- Task description -
Return the lines of the items below word for word, starting with the line that contains "From the image provided, pictured here are" and going on through the line that contains "Using the background", both included.

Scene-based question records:
>> begin

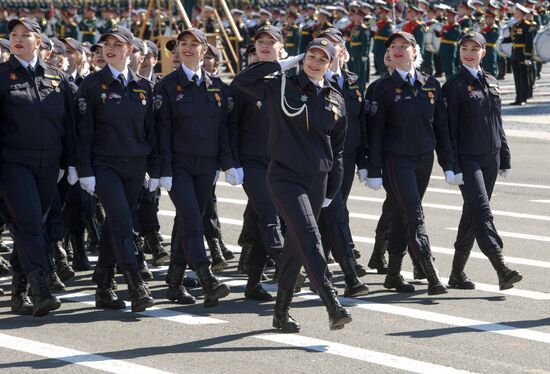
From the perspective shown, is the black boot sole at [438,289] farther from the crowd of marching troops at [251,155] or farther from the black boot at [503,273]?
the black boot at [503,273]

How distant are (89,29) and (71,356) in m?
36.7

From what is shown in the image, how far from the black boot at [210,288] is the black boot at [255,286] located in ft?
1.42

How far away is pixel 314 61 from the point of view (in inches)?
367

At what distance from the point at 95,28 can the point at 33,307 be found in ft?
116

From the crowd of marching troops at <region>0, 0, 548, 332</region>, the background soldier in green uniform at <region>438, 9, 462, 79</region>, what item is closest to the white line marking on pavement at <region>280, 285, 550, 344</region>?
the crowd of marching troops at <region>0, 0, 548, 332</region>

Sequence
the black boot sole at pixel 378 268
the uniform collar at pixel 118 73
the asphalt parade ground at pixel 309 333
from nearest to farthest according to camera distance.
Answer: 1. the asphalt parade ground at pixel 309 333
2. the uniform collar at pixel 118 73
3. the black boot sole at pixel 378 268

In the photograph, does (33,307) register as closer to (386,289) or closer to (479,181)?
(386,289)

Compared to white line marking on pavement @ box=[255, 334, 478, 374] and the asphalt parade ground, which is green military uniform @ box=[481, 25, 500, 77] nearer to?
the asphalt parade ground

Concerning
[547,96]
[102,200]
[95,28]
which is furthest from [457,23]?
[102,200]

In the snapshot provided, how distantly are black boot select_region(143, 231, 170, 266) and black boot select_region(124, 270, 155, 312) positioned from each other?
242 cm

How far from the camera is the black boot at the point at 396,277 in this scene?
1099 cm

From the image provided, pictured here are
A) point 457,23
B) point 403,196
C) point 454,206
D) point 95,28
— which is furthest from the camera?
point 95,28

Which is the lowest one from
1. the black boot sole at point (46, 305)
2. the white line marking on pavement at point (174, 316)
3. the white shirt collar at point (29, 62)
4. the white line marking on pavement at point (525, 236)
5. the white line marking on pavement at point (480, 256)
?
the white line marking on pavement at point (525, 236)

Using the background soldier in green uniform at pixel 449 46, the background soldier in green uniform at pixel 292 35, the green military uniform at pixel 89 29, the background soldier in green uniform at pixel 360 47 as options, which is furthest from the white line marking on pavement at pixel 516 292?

>> end
>> begin

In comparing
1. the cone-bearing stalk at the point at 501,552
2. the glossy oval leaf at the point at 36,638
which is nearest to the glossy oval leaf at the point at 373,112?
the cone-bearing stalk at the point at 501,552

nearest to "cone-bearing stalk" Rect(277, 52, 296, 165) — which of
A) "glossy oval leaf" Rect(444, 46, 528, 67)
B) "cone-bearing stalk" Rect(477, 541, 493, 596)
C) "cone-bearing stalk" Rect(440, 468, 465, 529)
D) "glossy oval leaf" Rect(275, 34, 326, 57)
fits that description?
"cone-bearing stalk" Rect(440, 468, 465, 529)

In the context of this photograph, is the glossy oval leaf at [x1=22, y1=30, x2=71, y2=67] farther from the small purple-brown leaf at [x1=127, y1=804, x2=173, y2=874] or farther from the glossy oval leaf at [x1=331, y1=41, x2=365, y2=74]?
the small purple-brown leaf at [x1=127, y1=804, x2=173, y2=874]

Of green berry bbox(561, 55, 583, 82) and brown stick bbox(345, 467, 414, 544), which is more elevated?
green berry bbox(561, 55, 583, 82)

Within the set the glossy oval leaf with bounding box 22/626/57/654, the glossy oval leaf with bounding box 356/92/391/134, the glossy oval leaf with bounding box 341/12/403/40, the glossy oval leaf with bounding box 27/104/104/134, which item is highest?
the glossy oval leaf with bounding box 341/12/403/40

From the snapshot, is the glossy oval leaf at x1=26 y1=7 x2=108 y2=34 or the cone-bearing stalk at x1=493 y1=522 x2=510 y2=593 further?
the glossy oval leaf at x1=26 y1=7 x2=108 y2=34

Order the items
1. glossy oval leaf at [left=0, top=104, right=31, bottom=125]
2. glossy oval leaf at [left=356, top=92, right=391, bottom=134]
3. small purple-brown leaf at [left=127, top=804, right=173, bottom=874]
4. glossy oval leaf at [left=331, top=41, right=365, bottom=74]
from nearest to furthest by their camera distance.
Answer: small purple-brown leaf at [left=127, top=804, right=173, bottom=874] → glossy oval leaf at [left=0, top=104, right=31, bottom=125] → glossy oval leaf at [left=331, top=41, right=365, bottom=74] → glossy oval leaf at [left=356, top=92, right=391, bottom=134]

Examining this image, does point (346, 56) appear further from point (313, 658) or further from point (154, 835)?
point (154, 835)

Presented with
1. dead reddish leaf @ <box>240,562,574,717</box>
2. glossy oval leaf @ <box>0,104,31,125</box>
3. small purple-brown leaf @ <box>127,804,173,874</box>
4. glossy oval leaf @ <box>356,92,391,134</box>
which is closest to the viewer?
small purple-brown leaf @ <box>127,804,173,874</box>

>> end

- Complete response -
From the image provided, pictured here are
A) point 457,23
B) point 403,196
C) point 454,206
D) point 95,28
— which is furthest from the camera?
point 95,28

Which is the lowest one from
1. the black boot sole at point (46, 305)
2. the white line marking on pavement at point (174, 316)
3. the white shirt collar at point (29, 62)
4. the white line marking on pavement at point (525, 236)
5. the white line marking on pavement at point (480, 256)
?
the white line marking on pavement at point (525, 236)

Using the background soldier in green uniform at pixel 449 46, the background soldier in green uniform at pixel 292 35, the green military uniform at pixel 89 29, the background soldier in green uniform at pixel 360 47 as options, which is furthest from the white line marking on pavement at pixel 516 292?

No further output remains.